As described in a previous Bates post, NASAA urged FINRA to strengthen a rule proposal that would create a national standard to protect seniors by requiring member firms to review and approve—in writing—an associated registered person being named a beneficiary, executor or trustee, or to hold a power of attorney on behalf of a customer. On July 30, 2020, NASAA filed a letter asking for reconsideration of its prior comment recommendations on FINRA proposed Rule 3241, which it said is “of particular interest to NASAA and its members for its implications for investor protection, particularly for seniors and persons with diminished capacities.”  

In its latest submission, NASAA asserted that (i) “registered persons should be prohibited from being named as beneficiaries or appointed to positions of trust by any customers other than immediate family members”; (ii) registered persons serving in a customer beneficiary and trust position arrangement—even if they are family members—should be required to get written approval from their firms and be subject to clear disclosure requirements; (iii) FINRA should be required to “create clear standards by establishing a baseline of information that registered persons are required to provide, and more specific guidance on considerations for firm approval”; and (iv) any accounts under these proposed arrangements should be subject to heightened supervision.  

NOTABLE: REPORT ON FINANCIAL PROFESSIONALS WITH DIMINISHED CAPACITY

On July 21, 2020, NASAA published a special report on diminished capacity and cognitive impairment that may affect financial professionals.
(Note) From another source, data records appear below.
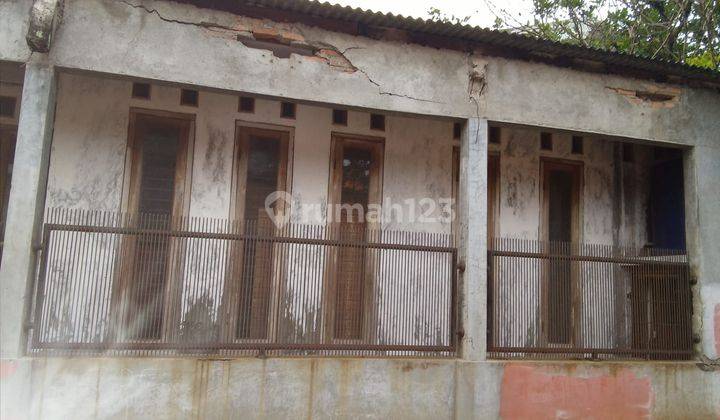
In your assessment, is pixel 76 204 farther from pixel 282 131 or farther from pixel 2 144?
pixel 282 131

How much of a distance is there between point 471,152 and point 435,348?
247cm

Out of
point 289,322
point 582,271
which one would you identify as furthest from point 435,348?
point 582,271

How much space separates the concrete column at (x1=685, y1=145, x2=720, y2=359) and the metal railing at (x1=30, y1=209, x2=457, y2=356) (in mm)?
3569

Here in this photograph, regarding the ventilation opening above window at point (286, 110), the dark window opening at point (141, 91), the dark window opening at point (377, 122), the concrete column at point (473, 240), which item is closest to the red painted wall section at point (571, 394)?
the concrete column at point (473, 240)

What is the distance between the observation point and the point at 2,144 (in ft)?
24.7

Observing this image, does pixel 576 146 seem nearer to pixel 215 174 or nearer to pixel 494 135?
pixel 494 135

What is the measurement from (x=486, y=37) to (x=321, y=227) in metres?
3.17

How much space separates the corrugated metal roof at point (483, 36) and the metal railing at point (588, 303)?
2533mm

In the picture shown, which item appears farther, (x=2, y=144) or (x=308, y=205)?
(x=308, y=205)

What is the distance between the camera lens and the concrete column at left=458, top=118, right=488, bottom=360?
675 centimetres

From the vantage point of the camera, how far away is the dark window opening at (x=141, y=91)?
7.75 metres

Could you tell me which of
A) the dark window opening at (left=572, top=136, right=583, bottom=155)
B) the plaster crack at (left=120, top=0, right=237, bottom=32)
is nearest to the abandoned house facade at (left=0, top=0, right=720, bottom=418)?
the plaster crack at (left=120, top=0, right=237, bottom=32)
Though the NASAA working group that authored the report could not determine how many professionals were affected, they noted the aging population of the industry and other concerns including alcohol and substance abuse that could impair judgment. The working group described many compliance areas that are implicated. These include issues related to standards of conduct, supervision, books and records, continuing education and fraud. The working group also assessed a variety of “methods and resources” used by firms to address these sensitive situations, highlighting their efforts at training in succession planning and recognizing red flags.

CONCLUSION - LOOKING FORWARD

NASAA’s significant summer activities under the leadership of Past President Christopher W. Gerold continue to demonstrate the association’s critical and assertive role in state legislation, federal and state regulatory policy and enforcement related to the financial markets. As the association transitions its leadership to President Lisa A. Hopkins (West Virginia’s Senior Deputy Securities Commissioner), we can expect continued emphasis on addressing the coronavirus pandemic and its impact on regulators, industry and investors through a new NASAA Crisis Planning and Recovery Committee announced by Hopkins, and a focus on exempt offerings and diversity, equity, inclusion and advocacy. Bates will continue to keep you apprised.